Bodies of work

Art Review

Outside at the deCordova, sculptor Tory Fair explores the human form

September 24, 2011|By Cate McQuaid, Globe Correspondent

PLATFORM 7: Tory Fair, Testing a World View (Again)

At: deCordova Sculpture Park and Museum, 51 Sandy Pond Road, Lincoln, through April 29, 2012. 781-259-8355, www.decordova.org

LINCOLN - As we trudge through our workdays, it’s easy to forget what astounding instruments of perception, imagination, and expression our bodies are. Figurative sculptors such as Kiki Smith and Antony Gormley use the human form as a metaphor, the better to plumb the body’s pitfalls and its possibilities. In a show at the deCordova Museum and Sculpture Park, Boston artist Tory Fair references both.

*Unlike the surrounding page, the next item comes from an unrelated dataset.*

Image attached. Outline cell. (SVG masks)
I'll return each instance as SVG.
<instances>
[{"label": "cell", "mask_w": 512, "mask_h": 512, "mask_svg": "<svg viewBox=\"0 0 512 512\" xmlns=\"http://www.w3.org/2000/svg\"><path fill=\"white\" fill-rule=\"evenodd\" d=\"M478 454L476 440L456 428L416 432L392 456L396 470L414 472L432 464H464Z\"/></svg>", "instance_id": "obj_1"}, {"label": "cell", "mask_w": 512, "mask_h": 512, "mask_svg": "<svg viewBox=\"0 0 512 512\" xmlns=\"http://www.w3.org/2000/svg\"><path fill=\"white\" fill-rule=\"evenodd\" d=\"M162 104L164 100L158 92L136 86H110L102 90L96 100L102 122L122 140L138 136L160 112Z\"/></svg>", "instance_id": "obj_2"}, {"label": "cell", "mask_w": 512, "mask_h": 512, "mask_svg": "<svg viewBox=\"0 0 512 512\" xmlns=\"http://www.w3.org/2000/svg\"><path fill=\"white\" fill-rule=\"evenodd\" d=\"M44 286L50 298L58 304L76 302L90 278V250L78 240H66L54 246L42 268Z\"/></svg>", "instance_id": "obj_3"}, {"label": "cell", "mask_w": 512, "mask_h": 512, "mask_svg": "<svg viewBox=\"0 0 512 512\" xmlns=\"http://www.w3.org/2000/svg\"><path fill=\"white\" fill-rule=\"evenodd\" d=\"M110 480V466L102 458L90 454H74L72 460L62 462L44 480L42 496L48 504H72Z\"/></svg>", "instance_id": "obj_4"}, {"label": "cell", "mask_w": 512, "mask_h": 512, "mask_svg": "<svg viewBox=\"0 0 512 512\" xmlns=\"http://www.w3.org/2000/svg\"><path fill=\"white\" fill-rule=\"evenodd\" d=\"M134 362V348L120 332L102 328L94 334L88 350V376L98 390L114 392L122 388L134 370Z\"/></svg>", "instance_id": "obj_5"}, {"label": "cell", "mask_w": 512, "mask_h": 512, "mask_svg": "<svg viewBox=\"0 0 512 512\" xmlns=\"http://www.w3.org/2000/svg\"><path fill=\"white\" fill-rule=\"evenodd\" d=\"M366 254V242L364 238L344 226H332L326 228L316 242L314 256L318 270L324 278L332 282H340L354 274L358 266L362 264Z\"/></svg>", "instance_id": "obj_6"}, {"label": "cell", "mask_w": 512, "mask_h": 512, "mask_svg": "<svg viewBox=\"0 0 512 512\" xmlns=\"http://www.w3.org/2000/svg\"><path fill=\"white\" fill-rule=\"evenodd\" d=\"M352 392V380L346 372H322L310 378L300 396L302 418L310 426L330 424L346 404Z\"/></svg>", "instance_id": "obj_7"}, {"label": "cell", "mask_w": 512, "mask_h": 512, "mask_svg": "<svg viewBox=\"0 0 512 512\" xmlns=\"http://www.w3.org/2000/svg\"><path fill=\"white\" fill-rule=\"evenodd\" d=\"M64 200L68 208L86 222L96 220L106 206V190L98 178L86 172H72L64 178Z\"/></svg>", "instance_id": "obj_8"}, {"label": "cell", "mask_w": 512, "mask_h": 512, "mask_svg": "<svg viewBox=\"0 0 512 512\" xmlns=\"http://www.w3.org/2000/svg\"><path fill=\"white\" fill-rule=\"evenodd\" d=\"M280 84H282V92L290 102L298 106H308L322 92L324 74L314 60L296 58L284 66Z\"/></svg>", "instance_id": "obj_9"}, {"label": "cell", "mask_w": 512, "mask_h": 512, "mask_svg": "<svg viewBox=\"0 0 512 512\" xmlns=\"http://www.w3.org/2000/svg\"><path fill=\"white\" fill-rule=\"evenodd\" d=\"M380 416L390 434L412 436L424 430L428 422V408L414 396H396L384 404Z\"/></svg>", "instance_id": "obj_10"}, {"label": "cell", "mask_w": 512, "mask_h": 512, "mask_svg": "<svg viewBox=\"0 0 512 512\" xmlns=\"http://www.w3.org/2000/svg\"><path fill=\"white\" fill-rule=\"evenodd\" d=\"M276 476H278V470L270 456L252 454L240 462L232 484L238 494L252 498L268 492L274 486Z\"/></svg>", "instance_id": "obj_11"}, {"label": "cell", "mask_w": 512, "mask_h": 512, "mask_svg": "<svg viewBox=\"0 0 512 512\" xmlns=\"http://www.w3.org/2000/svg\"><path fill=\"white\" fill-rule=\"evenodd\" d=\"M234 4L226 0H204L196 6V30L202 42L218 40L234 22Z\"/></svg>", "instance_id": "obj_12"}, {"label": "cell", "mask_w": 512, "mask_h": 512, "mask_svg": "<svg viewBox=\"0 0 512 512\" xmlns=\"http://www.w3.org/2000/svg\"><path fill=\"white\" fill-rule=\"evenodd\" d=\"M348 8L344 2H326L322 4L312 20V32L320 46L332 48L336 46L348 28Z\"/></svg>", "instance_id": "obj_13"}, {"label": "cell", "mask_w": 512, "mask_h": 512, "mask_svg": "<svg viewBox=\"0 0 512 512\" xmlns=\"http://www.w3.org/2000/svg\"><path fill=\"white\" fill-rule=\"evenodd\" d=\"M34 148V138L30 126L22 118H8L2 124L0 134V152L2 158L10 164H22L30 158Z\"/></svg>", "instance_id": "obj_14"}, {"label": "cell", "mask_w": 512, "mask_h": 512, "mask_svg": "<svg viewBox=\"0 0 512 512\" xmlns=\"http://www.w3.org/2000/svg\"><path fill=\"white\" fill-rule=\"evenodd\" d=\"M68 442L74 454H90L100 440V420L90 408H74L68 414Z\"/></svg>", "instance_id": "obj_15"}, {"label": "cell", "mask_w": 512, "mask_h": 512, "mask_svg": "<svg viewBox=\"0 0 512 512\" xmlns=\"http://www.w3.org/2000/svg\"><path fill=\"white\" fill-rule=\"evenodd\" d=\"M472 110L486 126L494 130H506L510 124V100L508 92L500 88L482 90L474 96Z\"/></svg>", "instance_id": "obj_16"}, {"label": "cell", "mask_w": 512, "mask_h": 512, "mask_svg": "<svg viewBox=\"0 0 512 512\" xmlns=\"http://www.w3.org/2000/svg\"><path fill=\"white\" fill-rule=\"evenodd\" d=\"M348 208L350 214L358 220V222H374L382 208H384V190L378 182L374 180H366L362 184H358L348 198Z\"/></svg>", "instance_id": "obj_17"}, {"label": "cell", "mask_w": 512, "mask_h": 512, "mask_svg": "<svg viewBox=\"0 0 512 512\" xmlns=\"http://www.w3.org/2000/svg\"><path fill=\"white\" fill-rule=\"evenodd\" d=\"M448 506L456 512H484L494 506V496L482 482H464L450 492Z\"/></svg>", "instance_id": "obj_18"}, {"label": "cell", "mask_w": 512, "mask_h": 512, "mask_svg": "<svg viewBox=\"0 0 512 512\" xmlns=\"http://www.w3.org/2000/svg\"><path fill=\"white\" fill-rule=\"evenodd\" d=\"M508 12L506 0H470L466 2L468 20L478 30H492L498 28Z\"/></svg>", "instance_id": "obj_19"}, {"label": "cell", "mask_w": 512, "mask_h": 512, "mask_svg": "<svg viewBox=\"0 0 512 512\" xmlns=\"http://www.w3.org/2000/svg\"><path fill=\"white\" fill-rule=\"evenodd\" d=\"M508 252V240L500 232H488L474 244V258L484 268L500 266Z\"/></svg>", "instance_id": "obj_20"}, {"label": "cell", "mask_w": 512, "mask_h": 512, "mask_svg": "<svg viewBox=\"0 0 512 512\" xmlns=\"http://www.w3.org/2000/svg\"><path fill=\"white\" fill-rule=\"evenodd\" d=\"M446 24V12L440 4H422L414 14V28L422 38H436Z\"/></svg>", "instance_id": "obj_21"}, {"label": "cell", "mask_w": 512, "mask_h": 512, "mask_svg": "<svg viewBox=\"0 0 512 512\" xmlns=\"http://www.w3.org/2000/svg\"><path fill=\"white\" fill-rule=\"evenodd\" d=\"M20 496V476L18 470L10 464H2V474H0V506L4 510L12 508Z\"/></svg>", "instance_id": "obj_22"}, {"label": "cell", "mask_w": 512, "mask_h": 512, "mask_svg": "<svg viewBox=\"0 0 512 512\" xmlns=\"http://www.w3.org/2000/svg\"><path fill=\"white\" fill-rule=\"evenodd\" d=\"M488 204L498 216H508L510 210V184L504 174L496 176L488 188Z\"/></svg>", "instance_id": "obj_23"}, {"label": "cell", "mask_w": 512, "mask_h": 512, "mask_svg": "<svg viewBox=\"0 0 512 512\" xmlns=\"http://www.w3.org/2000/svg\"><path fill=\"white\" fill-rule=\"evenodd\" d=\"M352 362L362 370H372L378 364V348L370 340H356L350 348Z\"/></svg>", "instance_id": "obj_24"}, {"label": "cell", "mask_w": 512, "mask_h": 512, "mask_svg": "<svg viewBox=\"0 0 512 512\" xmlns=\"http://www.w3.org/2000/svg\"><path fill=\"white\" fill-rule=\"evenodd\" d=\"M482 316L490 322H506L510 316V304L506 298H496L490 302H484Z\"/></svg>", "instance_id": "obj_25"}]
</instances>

Fair’s “Testing a World View (Again)’’ is part of the museum’s “PLATFORM’’ series, for which artists are invited to create site-specific work. Fair has set up shop on a small outdoor terrace threaded with Boston ivy just outside the top of the deCordova’s dramatic stairway. Gormley’s “Reflection II’’ greets visitors at the museum’s entrance, near the bottom of the staircase: Two iron casts of the sculptor’s body stand facing each other through a glass wall. At first, it’s easy to think one is merely the other’s reflection, but they also play with ideas of inside and outside, inclusion and exclusion.

Gormley’s focus has always been the body as a fleshly sheath for consciousness and identity, and how that sheath interacts with its environment. His “Testing a World View’’ (1993) features five iron casts of Gormley’s form, each with the hips hinged at a perfect right angle between torso and legs. These he arrays around a gallery: One has its back braced against the ceiling; another stands with its torso jutting from the wall. The different postures suggest different attitudes toward the world, but the forms are also as rigidly architectural as they are figurative.

Out on the deCordova’s terrace, Fair quotes Gormley directly. She has cast her own body, in pretty pink resin powdered with aluminum leaf, in a similar perpendicular posture. One forms a V on the ground. Another perches on the terrace wall. A third projects out from the museum beneath an archway where an entry was once bricked in, legs flush against the wall. The last lolls on the grass just below the terrace, legs propped up.

Their legs cross, ladylike, at the ankle. Their shoulders are rounded - they’re not as stiff as Gormley’s men - and they appear contemplative. Rainwater has collected in the lap of the V-shaped figure, and visitors have placed pebbles there.